Mas vou lhe segredar um valioso fármaco. Há um emplasto que tudo cura. E ele é a verdadeira argamassa, o cimento, o que constrói verdadeiramente, transforma. Ele é o sapê que ergue as paredes das casas mais humildes. É também o remédio de todas as chagas. É o colo tranquilo para o repouso dos exaustos.

Não importa quais tombos levei, às inúmeras vezes que derrapei, escorreguei, cai, me espatifei. Importa que todas as vezes levantei. Coloquei esse emplasto sobre as feridas e me curei e me curei.

Certa vez, li que o bem e o mal são duas grandes feras selvagens que chegam para nossos cuidados ainda filhotes. Crescerá aquele que alimentarmos melhor. Escolhi alimentar o filhotinho do bem.

Falar de amor, nos dias de hoje, é considerado brega. Mas eu sou brega e adooooro essa breguice que me habita e sou feliz dessa maneira.
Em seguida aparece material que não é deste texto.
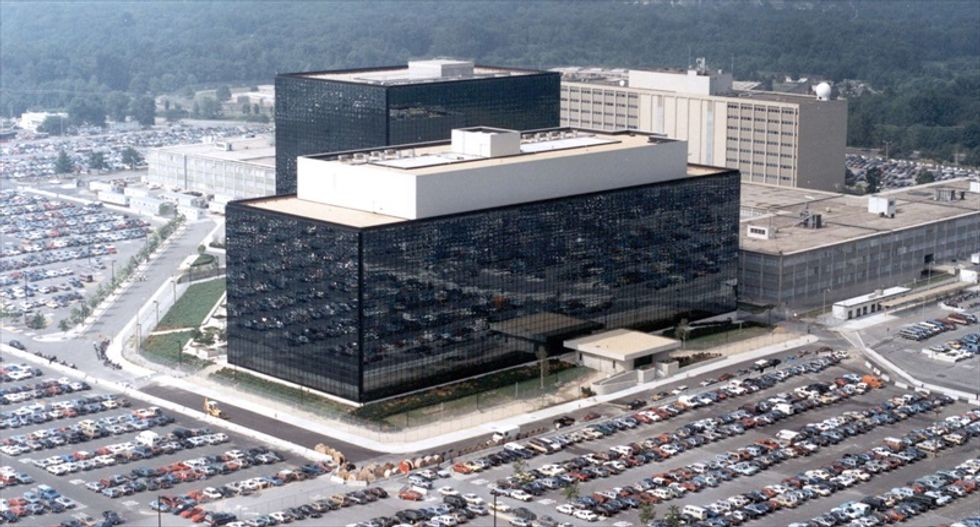 House approves bill to end NSA bulk telephone data collection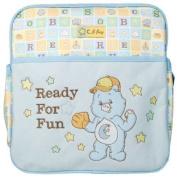 Care Bears Baby Mini Blue Baseball Nappy Bag / Cooler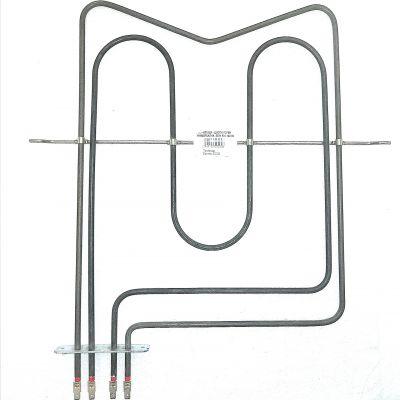 Нагревател - горен, Двоен 220v, 800-1200w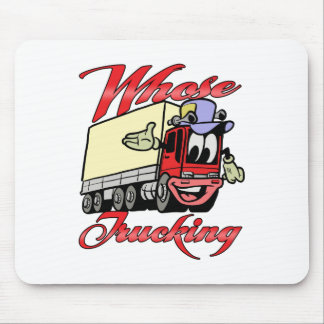 Kids Trucking Mouse Pad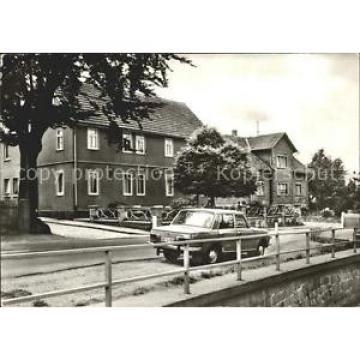 72072562 Asbach Schmalkalden Gasthaus zur Linde Schmalkalden
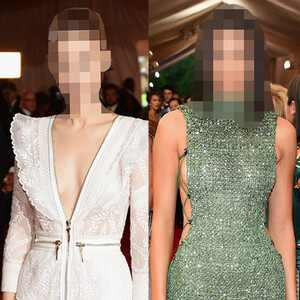 MET Gala Guess the Dress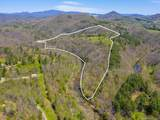 550 Hemlock Ridge Bend - Photo 5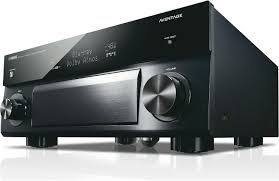 sherwood home theater receiver yamaha aventage rx a1070 7 2 channel home theater receiver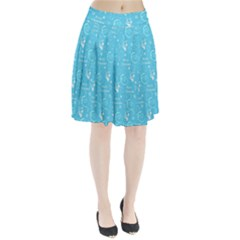 Santa Christmas Collage Blue Background Pleated Skirt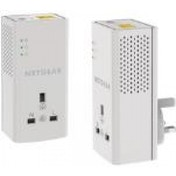 Netgear Powerline 1200 1 Port 1200 Mbps 1 Gigabit Port Extra Outlet Powerful Gigabit Wired Connection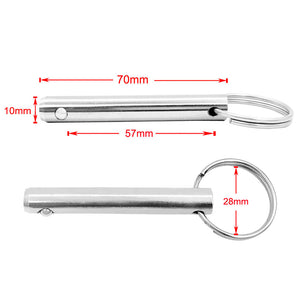 0.39'' x 2.75'' Boat Bimini Top/Cover/Canopy Stainless Steel Quick Release Pull Ring Pin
E esse é o meu presente muitíssimo brega pra você.

Hoje, quero aproveitar essa oportunidade e te dar o maior presente que a vida me deu. Quero dar pra você. Desejo que você possa também presentear outro com o mesmo presente super brega que estou te dando agora. Não, não vou achar que você está me desfeiteando dando o presente que eu te dei pra outro.

Quero te dar AMOR. Essa argamassa que nos cimenta, nos edifica, nos põe de pé. Eu sou resultado de cada pedra que apareceu no caminho, cada areia que recaiu sobre mim, cada buraco escavado sob meus pés. Porque peguei tudo que me atiraram e misturei com essa liga maravilhosa.

Somos todos pequenas argolas, mãos que somam e formam correntes de cura. Somos apenas pequenos ELOS da criação. Mas renascemos no sorriso confiante do outro. Brotamos mais preparados quando nos alimentamos desse sentimento incondicional.

Olhe a sua volta!! Ser feliz é uma escolha. Procure e encontre. Na maioria das vezes, a menor de todas as mãos, a que parece mais frágil e necessitada é que traz a força e o amor necessário ao nosso resgate.


O único caminho é o amor. É também o mais seguro. Portanto, fé em Deus e pé na tábua!!